Given instruction => Please reproduce every line of the listing below, word for word, with no changes.

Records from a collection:
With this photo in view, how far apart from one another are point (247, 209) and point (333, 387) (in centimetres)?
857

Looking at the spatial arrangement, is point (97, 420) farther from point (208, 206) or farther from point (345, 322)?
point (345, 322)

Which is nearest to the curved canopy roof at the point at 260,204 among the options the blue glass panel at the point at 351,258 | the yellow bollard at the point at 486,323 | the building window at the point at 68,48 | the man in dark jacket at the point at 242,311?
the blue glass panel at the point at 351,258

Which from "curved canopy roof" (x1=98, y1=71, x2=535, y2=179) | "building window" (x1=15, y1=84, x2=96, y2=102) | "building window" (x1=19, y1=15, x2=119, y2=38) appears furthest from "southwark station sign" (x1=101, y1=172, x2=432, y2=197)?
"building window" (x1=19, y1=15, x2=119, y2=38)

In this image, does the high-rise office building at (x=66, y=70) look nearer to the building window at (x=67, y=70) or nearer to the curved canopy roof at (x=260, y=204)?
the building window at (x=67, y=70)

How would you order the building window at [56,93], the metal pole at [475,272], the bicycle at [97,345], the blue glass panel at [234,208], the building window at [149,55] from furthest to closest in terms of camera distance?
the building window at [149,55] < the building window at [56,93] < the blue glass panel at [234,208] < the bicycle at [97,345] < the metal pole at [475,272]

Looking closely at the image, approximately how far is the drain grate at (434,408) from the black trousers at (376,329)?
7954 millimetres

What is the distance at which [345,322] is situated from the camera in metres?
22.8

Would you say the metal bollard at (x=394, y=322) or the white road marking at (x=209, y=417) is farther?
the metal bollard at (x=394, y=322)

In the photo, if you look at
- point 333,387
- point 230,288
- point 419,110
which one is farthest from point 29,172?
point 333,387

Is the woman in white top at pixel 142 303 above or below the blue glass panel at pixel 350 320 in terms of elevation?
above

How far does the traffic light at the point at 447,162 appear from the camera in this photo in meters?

The answer =>
With this photo in view, how far apart from one another are point (247, 209) and point (333, 387) (in centimetres)?
857

Looking at the spatial arrangement, is point (97, 420) farther from point (208, 206) or farther from point (345, 322)?
point (345, 322)

Which is nearest to the curved canopy roof at the point at 260,204 among the options the blue glass panel at the point at 351,258 | the yellow bollard at the point at 486,323 | the building window at the point at 68,48 | the man in dark jacket at the point at 242,311?
the blue glass panel at the point at 351,258

Which from "curved canopy roof" (x1=98, y1=71, x2=535, y2=179) | "building window" (x1=15, y1=84, x2=96, y2=102) | "building window" (x1=19, y1=15, x2=119, y2=38) appears furthest from "southwark station sign" (x1=101, y1=172, x2=432, y2=197)?
"building window" (x1=19, y1=15, x2=119, y2=38)

In this image, does the high-rise office building at (x=66, y=70) look nearer to the building window at (x=67, y=70) or nearer to the curved canopy roof at (x=260, y=204)?
the building window at (x=67, y=70)

How would you order the building window at [56,93], the metal pole at [475,272], the bicycle at [97,345], the blue glass panel at [234,208], the building window at [149,55] from furthest to closest in terms of camera distance?
the building window at [149,55] < the building window at [56,93] < the blue glass panel at [234,208] < the bicycle at [97,345] < the metal pole at [475,272]

Looking closely at the image, approximately how far is the drain grate at (434,408) from the black trousers at (376,329)?
7954 millimetres

What is the distance at which [345,322] is situated from the camera in metres?
22.8

Would you say the metal bollard at (x=394, y=322) or the white road marking at (x=209, y=417) is farther?
the metal bollard at (x=394, y=322)

In the photo, if you look at
- point 333,387
- point 230,288
- point 419,110
which one is farthest from point 29,172?
point 333,387

Is the woman in white top at pixel 142 303 above or below the blue glass panel at pixel 350 320 in terms of elevation?
above

How far does the traffic light at the point at 447,162 appear from the camera in this photo in meters?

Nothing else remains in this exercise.